# Task description:
Copy word for word the part of the forum post on creating your own dataset that starts with "1- Do you know" and goes on through "its background removed.".

Challenges while creating your own dataset

OmarAmin · November 5, 2017, 11:24am

Hi All,

If i’m interested to work on a problem which doesn’t have any available dataset online.

1- Do you know how can I manually download images for this task? as google image search has a limit of 300 images or something near that, so do you know any other source that i can download around 10k images from for finetuning purposes?

2- do you have any suggestions regarding how can i clean the downloaded datasets from similar images? assuming that i downloaded these images using google image search by using many similar keywords (i.e bicycle, bike … etc) so most probably some images might appear twice and in rare cases they won’t be identical images, but would be almost the same

3- Also, There’re some problems with google images like that almost all images have watermarks and they’re most probably edited using photoshop, also many images aren’t taken in real scenarios, some have its background removed.

# Record set:

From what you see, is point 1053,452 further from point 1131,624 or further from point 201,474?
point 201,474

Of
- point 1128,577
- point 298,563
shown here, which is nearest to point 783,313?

# Answer section:
1- Do you know how can I manually download images for this task? as google image search has a limit of 300 images or something near that, so do you know any other source that i can download around 10k images from for finetuning purposes?

2- do you have any suggestions regarding how can i clean the downloaded datasets from similar images? assuming that i downloaded these images using google image search by using many similar keywords (i.e bicycle, bike … etc) so most probably some images might appear twice and in rare cases they won’t be identical images, but would be almost the same

3- Also, There’re some problems with google images like that almost all images have watermarks and they’re most probably edited using photoshop, also many images aren’t taken in real scenarios, some have its background removed.